Monday, November 2, 2009

Who's to blame?

What the hell happened?” is what financial journalists Paul Muolo and Matthew Padilla seek to answer with their book, Chain of Blame: How Wall Street Caused the Mortgage and Credit Crisis. Opening with critiques of the many actors that caused the housing bubble expansion and ultimate burst, the book analyzes the multiple factors that caused the subprime industry meltdown and ultimate bank failure. Ultimately, the book’s chapters force readers to consider the “swarm of spectators, real estate agents, mortgage brokers, and lenders” that inflated and burst our international economy.

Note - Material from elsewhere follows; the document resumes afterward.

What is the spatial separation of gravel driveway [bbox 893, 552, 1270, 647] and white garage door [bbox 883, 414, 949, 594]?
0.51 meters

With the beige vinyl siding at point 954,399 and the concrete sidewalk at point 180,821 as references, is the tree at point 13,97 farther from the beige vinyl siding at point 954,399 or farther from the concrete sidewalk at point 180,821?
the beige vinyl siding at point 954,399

Muolo and Padilla trace the history of housing markets, paying particular attention to the period of 2000-2007, with the increased influence of subprime lenders beginning to cooperate with Wall Street firms. Peter Cugno poignantly observes the investment bankers from New York buying up subprime loans left and right as he states, “That was the beginning of the end as I remember it-when they started to see the potential for them to get hip-deep in this biz and suck our some serious money. But their mistake was that to do that, they needed to no longer be someone who put other’s together-but to saddle up, own the lender, and take on some serious risk.”


Business Week points out that “Thanks to brokerage firms such as Friedman Billings Ramsey and later all the big Wall Street houses, the subprime business mushroomed into a multi-trillion dollar orgy of sketchy loans, securitizations and all manner of financial exotica that we now see collapsing all around us” (Business Week Analysis November 24, 2008).

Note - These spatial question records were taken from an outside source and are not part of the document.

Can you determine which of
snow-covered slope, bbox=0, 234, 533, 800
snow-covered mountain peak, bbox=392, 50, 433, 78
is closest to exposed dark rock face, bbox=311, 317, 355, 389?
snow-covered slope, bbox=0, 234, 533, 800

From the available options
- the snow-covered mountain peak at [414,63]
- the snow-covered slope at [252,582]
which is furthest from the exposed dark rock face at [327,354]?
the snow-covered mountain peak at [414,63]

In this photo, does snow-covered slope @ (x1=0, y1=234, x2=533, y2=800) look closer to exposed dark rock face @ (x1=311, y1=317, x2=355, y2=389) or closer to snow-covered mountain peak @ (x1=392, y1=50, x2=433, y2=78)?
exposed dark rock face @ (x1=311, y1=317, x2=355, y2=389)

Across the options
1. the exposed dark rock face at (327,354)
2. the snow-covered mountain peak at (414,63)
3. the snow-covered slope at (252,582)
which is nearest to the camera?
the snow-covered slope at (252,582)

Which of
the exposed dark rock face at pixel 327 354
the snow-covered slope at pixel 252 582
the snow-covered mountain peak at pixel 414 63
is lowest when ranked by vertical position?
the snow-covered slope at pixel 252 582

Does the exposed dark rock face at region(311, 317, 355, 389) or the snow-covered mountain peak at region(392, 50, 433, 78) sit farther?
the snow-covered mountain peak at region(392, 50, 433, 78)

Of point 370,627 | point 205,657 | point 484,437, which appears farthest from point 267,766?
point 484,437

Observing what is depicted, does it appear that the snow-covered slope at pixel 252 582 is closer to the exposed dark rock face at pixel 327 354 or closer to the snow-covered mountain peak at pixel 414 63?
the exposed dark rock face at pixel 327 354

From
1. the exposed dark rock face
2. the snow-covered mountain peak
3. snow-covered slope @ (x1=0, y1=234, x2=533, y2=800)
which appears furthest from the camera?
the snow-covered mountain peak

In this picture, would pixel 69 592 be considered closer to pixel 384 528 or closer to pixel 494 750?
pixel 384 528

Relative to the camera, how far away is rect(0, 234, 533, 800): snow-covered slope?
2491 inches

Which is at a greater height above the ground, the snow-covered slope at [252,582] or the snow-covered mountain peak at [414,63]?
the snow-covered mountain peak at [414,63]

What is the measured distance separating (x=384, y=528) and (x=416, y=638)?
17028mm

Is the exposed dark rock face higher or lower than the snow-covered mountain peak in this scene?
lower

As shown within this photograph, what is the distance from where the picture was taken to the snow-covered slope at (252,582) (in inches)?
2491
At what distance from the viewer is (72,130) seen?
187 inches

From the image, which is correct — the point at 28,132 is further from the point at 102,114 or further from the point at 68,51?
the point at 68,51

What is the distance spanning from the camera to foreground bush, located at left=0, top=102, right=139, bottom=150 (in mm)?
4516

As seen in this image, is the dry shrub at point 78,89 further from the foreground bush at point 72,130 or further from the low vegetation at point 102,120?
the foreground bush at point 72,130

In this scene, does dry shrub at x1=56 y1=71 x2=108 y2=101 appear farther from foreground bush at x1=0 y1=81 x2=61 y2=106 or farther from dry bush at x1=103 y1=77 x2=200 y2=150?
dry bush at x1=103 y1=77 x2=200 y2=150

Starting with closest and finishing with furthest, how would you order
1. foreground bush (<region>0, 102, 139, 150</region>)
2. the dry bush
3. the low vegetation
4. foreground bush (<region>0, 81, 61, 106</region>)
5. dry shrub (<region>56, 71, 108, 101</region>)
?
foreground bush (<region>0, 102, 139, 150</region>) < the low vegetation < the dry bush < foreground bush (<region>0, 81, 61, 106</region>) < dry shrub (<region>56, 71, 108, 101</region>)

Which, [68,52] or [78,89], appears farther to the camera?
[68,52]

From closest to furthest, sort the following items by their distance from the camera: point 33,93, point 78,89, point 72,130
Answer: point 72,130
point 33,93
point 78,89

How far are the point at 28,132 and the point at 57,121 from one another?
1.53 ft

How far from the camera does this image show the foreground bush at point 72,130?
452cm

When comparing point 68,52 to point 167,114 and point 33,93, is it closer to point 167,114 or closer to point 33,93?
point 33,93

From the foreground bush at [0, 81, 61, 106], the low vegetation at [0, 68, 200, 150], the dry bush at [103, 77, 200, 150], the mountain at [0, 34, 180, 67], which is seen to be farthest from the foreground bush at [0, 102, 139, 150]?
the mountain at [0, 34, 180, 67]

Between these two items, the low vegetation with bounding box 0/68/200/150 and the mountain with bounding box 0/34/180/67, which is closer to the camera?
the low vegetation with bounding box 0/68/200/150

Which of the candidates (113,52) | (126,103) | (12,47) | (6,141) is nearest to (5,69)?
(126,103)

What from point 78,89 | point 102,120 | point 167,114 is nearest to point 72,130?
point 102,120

Scattered throughout the meltdown story is the theme of risky loans. Wall Street’s loan pool creation, the exception based loans, and willingness to underwrite despite noncompliance with guidelines, forced the companies to turn a blind eye even when the grading of loans took a downturn (Muolo and Padilla). The authors weave a tale of privatization, risky Adjustable-rate mortgages, selfish actors, and much more.


The domestic connection to the international economic downswing is concisely summarized in Muolo and Padilla’s chapter, “We Buried (Some of) our Garbage Overseas”. The brokers who took on loans, buying them up vigilantly, failed to realize how they sparked a worldwide credit crisis with the sale of bundled mortgages to European and Asian investors. In particular, the “overseas banks and investors were now suffering because the subprime collateralized debt obligations (CDOs) they had purchased from Wall Street firms were now defaulting, causing huge losses” across the Atlantic.


Muolo and Padilla highlight the interconnected relationships within the maze of residential mortgage actors who failed to follow national trends, while purchasing, securitizing and selling risky loans at the sake of interest based profit. The story is one of American mess sparking “an economic worldwide contagion” with “American bond salespeople…pulling the trigger” when home prices dropped, foreclosures flooded the market, and the effects flowed through the financial system.